粘りのある豆茶を飲んで、また魚を齧って、また豆茶を飲んだ。その間に、ルルガルは一つも言葉を発しないで、触れ役の男は返事を待ち、諦めて馬を歩かせ始めた。その背中に向かって、ルルガルが顔を上げた。「鉄の、王を見たいなら多くの鎧兜が戦場に必要だろうな」
触れ役の男は何も言わず、主都に向かって次々に小さくなっていった。
「口の固い触れ役だ」
「ルルガルがよく分からない事を言うからでは」
「分かるように言うのが仕事だろう。話の上では、手の多い風術師なら遠くに音を届ける秘石術も編み出せるそうだな。

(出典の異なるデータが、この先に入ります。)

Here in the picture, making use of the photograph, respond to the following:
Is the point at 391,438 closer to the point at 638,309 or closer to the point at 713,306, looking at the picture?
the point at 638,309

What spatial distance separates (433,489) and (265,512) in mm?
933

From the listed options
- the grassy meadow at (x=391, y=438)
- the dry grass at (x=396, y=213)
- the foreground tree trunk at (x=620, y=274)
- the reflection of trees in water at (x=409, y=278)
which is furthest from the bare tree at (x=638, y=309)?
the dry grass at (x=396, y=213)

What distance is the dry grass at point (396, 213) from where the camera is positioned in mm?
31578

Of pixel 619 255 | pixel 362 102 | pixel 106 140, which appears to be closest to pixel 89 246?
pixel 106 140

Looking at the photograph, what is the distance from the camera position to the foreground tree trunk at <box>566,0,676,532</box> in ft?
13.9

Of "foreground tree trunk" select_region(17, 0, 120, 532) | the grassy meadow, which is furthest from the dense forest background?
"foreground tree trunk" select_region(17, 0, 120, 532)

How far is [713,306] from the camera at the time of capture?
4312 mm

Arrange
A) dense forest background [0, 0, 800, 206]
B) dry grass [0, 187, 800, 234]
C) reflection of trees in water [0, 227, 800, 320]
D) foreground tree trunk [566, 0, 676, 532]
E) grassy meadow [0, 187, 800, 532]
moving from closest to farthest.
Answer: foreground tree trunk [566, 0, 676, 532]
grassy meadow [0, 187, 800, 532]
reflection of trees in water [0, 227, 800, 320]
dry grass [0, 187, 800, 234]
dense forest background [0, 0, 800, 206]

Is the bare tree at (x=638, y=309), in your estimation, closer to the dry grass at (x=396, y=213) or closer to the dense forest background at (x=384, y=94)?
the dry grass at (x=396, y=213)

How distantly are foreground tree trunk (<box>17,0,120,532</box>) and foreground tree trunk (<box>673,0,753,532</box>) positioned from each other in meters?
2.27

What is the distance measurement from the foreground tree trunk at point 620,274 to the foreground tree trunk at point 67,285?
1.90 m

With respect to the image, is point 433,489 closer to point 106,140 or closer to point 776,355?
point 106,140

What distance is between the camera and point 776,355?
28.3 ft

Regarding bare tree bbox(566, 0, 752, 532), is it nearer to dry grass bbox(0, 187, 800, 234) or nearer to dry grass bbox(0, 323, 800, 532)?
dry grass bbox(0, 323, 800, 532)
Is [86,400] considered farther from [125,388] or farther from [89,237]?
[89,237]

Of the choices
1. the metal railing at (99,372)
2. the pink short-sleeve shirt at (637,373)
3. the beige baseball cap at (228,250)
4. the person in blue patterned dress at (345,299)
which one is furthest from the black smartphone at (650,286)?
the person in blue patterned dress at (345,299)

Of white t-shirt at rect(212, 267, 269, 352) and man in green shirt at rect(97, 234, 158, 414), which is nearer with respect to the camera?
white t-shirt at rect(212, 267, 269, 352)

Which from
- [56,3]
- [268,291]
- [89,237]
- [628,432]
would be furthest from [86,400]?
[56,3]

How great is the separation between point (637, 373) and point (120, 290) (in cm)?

そうなると、先触れなんて居なくても、多くの人々に知らせを出す事なんて簡単に済むな。そうなると、あの男はどんな仕事をするんだろうな。芝居人か」
「ルルガルは出来ないんですか」
「音を媒介する鉱石か、探せばあるかもしれないな」
枝を放り出し、火に水を掛けると、煤や灰をルルガルは軽く蹴り払った。
「味が悪い。量も少ないし、早くミノ字に向かうべきだった。夜は宿を取るぞ」
鉄瓶、小瓶、茶器、それと小石を片付け、僕はルルガルを兎馬の上に押し上げた。
日が沈みかけ、空が青く染まって、夜が近づいていた。まだ道程は半分もあった。
剣の瀬渓谷はその更に先、その道程は半分の半分の半分も進んでいない。